I write with qualifications bout what happened yesterday because the facts are far from clear.  Women and children undoubtedly died in a massacre - today's Times report is graphic - chemical weapons seem to have been used, and it is likely that the regime was the user (in some form): certainly, it has no respect for human life. But as the Guardian reminds its readers, the timing of such an attack by Assad is curious: UN chemical weapons inspectors are currently holding talks with the regime in the Syrian capital.  Russia has seized on this oddity to suggest that the attack was "a premeditated provocation" by jihadists.  Like Al-Jazeera's report above, this is a reminder that the UN Security Council is split over Syria.  Any American-led military intervention wouldn't command its assent.  The long shadow of the Iraq war will leave US public opinion with no appetite for such action - and the same is true here.

And although Obama doesn't provide the sense of authority and decisiveness that many other post-war Presidents have projected, he has reasons to hesitate over Syria.  As I have written before, it is now consumed by a civil war whose savagery has echoes of Spain in the 1930s.  Ideology and religion have become the drivers of barbarism in Syria - in this case, the struggle between Sunni and Shi'ite Islam that is helping to drive tension and conflict in the middle east.  (Beside it, as Garvan Walshe points out today, the Israel-Palestine drama is a sideshow.)  Western military intervention could indeed topple Assad, thereby stopping him from using chemical weapons against civilians.  But what would follow?

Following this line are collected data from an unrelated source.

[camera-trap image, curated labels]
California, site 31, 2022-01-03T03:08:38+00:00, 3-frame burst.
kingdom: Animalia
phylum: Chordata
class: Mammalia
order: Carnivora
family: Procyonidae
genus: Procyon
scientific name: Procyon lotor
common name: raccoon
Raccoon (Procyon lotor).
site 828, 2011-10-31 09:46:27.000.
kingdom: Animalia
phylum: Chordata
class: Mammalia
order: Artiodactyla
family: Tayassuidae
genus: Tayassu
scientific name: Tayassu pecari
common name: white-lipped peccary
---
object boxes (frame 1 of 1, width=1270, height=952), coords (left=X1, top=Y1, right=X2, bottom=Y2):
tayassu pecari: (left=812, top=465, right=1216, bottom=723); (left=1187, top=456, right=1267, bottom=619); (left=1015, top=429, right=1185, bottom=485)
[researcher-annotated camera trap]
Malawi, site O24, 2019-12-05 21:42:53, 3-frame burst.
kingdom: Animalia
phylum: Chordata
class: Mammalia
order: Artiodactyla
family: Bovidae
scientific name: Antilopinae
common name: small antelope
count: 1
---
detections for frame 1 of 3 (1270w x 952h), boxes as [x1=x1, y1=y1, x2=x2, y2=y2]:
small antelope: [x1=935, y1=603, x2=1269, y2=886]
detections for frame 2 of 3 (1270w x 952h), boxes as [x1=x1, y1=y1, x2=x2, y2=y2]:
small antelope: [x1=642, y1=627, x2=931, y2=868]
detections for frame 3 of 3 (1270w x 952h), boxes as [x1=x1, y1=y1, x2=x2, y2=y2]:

Whose hands would those weapons fall into? Why would an American-led coalition be more effective in seeking to govern sectarian-torn Syria than the west proved to be in Iraq? Could Britain itself afford such a commitment - politically or militarily?  There is a downside to non-intervention, including withholding arms: the flow of refugees from Syria threatens to destablise its neighbours.  But the downside of intervenion is even worse. Syria is teaching the west the terrible lesson of the last ten years: very simply, there is an economic and practical limit to our military reach and grasp.